Tuning Guide

This guide helps you optimize a Cilium installation for optimal performance.

eBPF Host-Routing

Even when network routing is performed by Cilium using eBPF, by default network packets still traverse some parts of the regular network stack of the node. This ensures that all packets still traverse through all of the iptables hooks in case you depend on them. However, they add significant overhead. For exact numbers from our test environment, see TCP Throughput (TCP_STREAM) and compare the results for “Cilium” and “Cilium (legacy host-routing)”.

We introduced eBPF-based host-routing in Cilium 1.9 to fully bypass iptables and the upper host stack, and to achieve a faster network namespace switch compared to regular veth device operation. This option is automatically enabled if your kernel supports it. To validate whether your installation is running with eBPF host-routing, run cilium status in any of the Cilium pods and look for the line reporting the status for “Host Routing” which should state “BPF”.

Requirements:

  • Kernel >= 5.10

  • Direct-routing configuration or tunneling

  • eBPF-based kube-proxy replacement

  • eBPF-based masquerading

IPv6 BIG TCP

IPv6 BIG TCP allows the network stack to prepare larger GSO (transmit) and GRO (receive) packets to reduce the number of times the stack is traversed which improves performance and latency. It reduces the CPU load and helps achieve higher speeds (i.e. 100Gbit/s and beyond).

To pass such packets through the stack BIG TCP adds a temporary Hop-By-Hop header after the IPv6 one which is stripped before transmitting the packet over the wire.

BIG TCP can operate in a DualStack setup, IPv4 packets will use the old lower limits (64k) if IPv4 BIG TCP is not enabled, and IPv6 packets will use the new larger ones (192k). Both IPv4 BIG TCP and IPv6 BIG TCP can be enabled so that both use the larger one (192k).

Note that Cilium assumes the default kernel values for GSO and GRO maximum sizes are 64k and adjusts them only when necessary, i.e. if BIG TCP is enabled and the current GSO/GRO maximum sizes are less than 192k it will try to increase them, respectively when BIG TCP is disabled and the current maximum values are more than 64k it will try to decrease them.

BIG TCP doesn’t require network interface MTU changes.

Requirements:

  • Kernel >= 5.19

  • eBPF Host-Routing

  • eBPF-based kube-proxy replacement

  • eBPF-based masquerading

  • Tunneling and encryption disabled

  • Supported NICs: mlx4, mlx5, ice

To enable IPv6 BIG TCP:

helm install cilium cilium/cilium --version 1.15.1 \
  --namespace kube-system \
  --set routingMode=native \
  --set bpf.masquerade=true \
  --set ipv6.enabled=true \
  --set enableIPv6BIGTCP=true \
  --set kubeProxyReplacement=true

Note that after toggling the IPv6 BIG TCP option the Kubernetes Pods must be restarted for the changes to take effect.

• Recorded information:
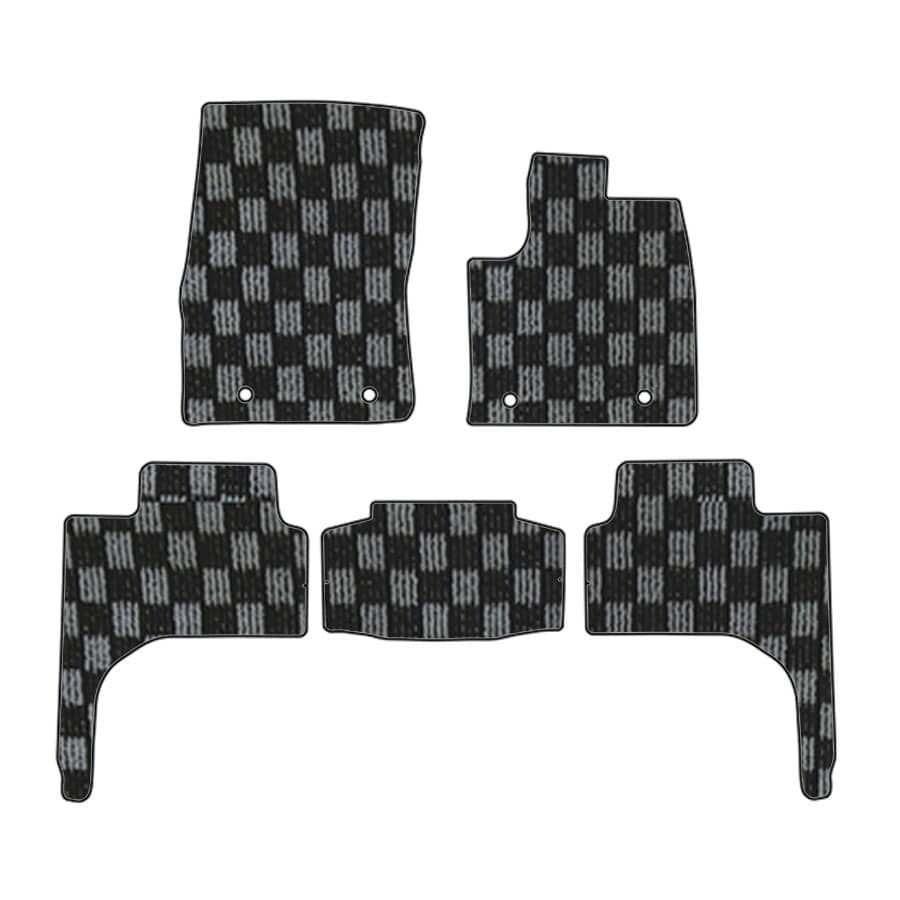 フロアマット トヨタ TOYOTA ランドクルーザー/ワゴン 300系 R3/8~ 5人乗り カーマット 抗菌 抗ウイルス 消臭 エクセレントタイプ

• Study questions:
1) List each requirement the Cilium tuning guide gives for enabling IPv6 BIG TCP.
2) Extend the Cilium tuning guide with a passage that picks up after its final sentence, the note about restarting Kubernetes Pods.

• Task responses:
1)
- Kernel >= 5.19
- eBPF Host-Routing
- eBPF-based kube-proxy replacement
- eBPF-based masquerading
- Tunneling and encryption disabled
- Supported NICs: mlx4, mlx5, ice

2)
To validate whether your installation is running with IPv6 BIG TCP, run cilium status in any of the Cilium pods and look for the line reporting the status for “IPv6 BIG TCP” which should state “enabled”.

IPv4 BIG TCP

Similar to IPv6 BIG TCP, IPv4 BIG TCP allows the network stack to prepare larger GSO (transmit) and GRO (receive) packets to reduce the number of times the stack is traversed which improves performance and latency. It reduces the CPU load and helps achieve higher speeds (i.e. 100Gbit/s and beyond).

To pass such packets through the stack BIG TCP sets IPv4 tot_len to 0 and uses skb->len as the real IPv4 total length. The proper IPv4 tot_len is set before transmitting the packet over the wire.

BIG TCP can operate in a DualStack setup, IPv6 packets will use the old lower limits (64k) if IPv6 BIG TCP is not enabled, and IPv4 packets will use the new larger ones (192k). Both IPv4 BIG TCP and IPv6 BIG TCP can be enabled so that both use the larger one (192k).

Note that Cilium assumes the default kernel values for GSO and GRO maximum sizes are 64k and adjusts them only when necessary, i.e. if BIG TCP is enabled and the current GSO/GRO maximum sizes are less than 192k it will try to increase them, respectively when BIG TCP is disabled and the current maximum values are more than 64k it will try to decrease them.

BIG TCP doesn’t require network interface MTU changes.

Requirements:

  • Kernel >= 6.3

  • eBPF Host-Routing

  • eBPF-based kube-proxy replacement

  • eBPF-based masquerading

  • Tunneling and encryption disabled

  • Supported NICs: mlx4, mlx5, ice

To enable IPv4 BIG TCP:

helm install cilium cilium/cilium --version 1.15.1 \
  --namespace kube-system \
  --set routingMode=native \
  --set bpf.masquerade=true \
  --set ipv4.enabled=true \
  --set enableIPv4BIGTCP=true \
  --set kubeProxyReplacement=true

Note that after toggling the IPv4 BIG TCP option the Kubernetes Pods must be restarted for the changes to take effect.

To validate whether your installation is running with IPv4 BIG TCP, run cilium status in any of the Cilium pods and look for the line reporting the status for “IPv4 BIG TCP” which should state “enabled”.

Bypass iptables Connection Tracking

For the case when eBPF Host-Routing cannot be used and thus network packets still need to traverse the regular network stack in the host namespace, iptables can add a significant cost. This traversal cost can be minimized by disabling the connection tracking requirement for all Pod traffic, thus bypassing the iptables connection tracker.

Requirements:

  • Kernel >= 4.19.57, >= 5.1.16, >= 5.2

  • Direct-routing configuration

  • eBPF-based kube-proxy replacement

  • eBPF-based masquerading or no masquerading

To enable the iptables connection-tracking bypass:

cilium install --version 1.15.1   --set installNoConntrackIptablesRules=true   --set kubeProxyReplacement=true

Hubble

Running with Hubble observability enabled can come at the expense of performance. The overhead of Hubble is somewhere between 1-15% depending on your network traffic patterns and Hubble aggregation settings.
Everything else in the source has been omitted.